Después de una semana o diez días de subir y bajar montañas, más subir que bajar, Stephen pensaba que su cabeza y sus pulmones se habían adaptado al escaso aire de las montañas. Al fin y al cabo, había pasado todo el día andando y cabalgado tras dejar el lugar donde había descansado la noche anterior, pasando por altos pastizales hasta llegar a una altura de nueve mil pies sin sentir ninguna molestia. Tenía que admitir que no había ido hora tras hora al mismo paso de aquellos indios de pecho ancho, la mayoría terriblemente pobres, que guiaban la caravana de llamas cargadas por las interminables pendientes, entre los cuales había algunos aimaras de Cuzco, la tierra natal de Eduardo. Y cuando desmontó y caminó con Eduardo por una franja de terreno muy fértil, se movía con tanta agilidad como si estuviera en el Curragh de Kildare.

Aquel día, cada vez a mayor altura, se habían desviado tres veces con las mulas con la esperanza de cazar una perdiz o un guanaco, y tres veces se habían reunido con las llamas no con las manos vacías, puesto que Stephen llevaba un insecto o hierba para los animales de carga, pero sin caza, lo que significaba que su cena consistiría de nuevo en cuy frito y patatas secas. Eduardo había comentado que ese año era muy raro porque el tiempo era muy extraño y los animales estaban abandonando las costumbres y los territorios en que habían permanecido desde los tiempos del inca Pachacútec. Para demostrar lo que decía, en la tercera ocasión llevó a Stephen hasta un montón de estiércol, inesperado en un lugar desolado como aquél, y de seis pies de ancho y varias pulgadas de alto a pesar del efecto de la descomposición. Stephen lo observó con atención, pensando que, sin duda, eran excrementos de rumiantes, y Eduardo le dijo que los guanacos siempre iban a defecar al mismo lugar y que venían allí desde lugares muy distantes porque eso era natural para ellos, pero que allí, en ese montón, tan útil como combustible, no había deposiciones de los últimos meses, pues tanto la superficie como la periferia estaban resecas y descompuestas.

La alteración del orden establecido, junto con la vergüenza de haber prometido encontrar aves y bestias que no aparecían, provocaron a Eduardo tanta tristeza como su carácter alegre y optimista le permitía sentir, y durante gran parte de la tarde ambos cabalgaron en silencio. Durante ese largo período, cuando el estrecho sendero ascendía por terrenos rocosos hasta la redondeada cima de una montaña, la caravana avanzó casi sin hacer ruido. Los indios, que por su nariz arqueada y sus grandes ojos negros se parecían a las llamas, hablaban poco y en voz baja. En todo ese tiempo, Stephen no había podido establecer una relación humana con ninguno de ellos, sólo una relación como la que tenía con los animales, a pesar de que estaban juntos días y noche porque Eduardo elegía senderos alejados de los pueblos y de los caminos más frecuentados, ya que las llamas llevaban todo lo que necesitaban para el viaje.
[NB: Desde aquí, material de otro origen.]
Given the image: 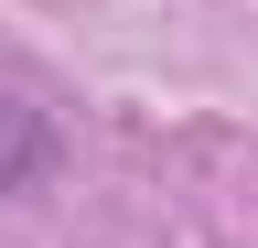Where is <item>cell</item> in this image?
<instances>
[{"instance_id":"1","label":"cell","mask_w":258,"mask_h":248,"mask_svg":"<svg viewBox=\"0 0 258 248\" xmlns=\"http://www.w3.org/2000/svg\"><path fill=\"white\" fill-rule=\"evenodd\" d=\"M43 162H54V119L22 108V97H0V194H11V183H32Z\"/></svg>"}]
</instances>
Era cierto que habían visto dos largas caravanas transportando mena de las distantes minas situadas justo debajo de los picos nevados, pero eso sólo aumentaba la sensación de soledad, como la experimentada en un barco en medio del océano. Al menos tenía el consuelo de que sólo algunas de las llamas de peor humor le escupían todavía. Arriba y arriba; arriba y arriba. Stephen, con la vista fija en el suelo, veía pasar el terreno cubierto de guijarros y fina hierba por debajo del estribo izquierdo (un gran trozo de madera hueco), y su pensamiento estaba a más de diez mil millas de allí, donde estaban Diana y Brigit. Se preguntaba cómo estarían y si era correcto que un hombre se casara y luego se fuera a navegar al otro lado del mundo y durante años.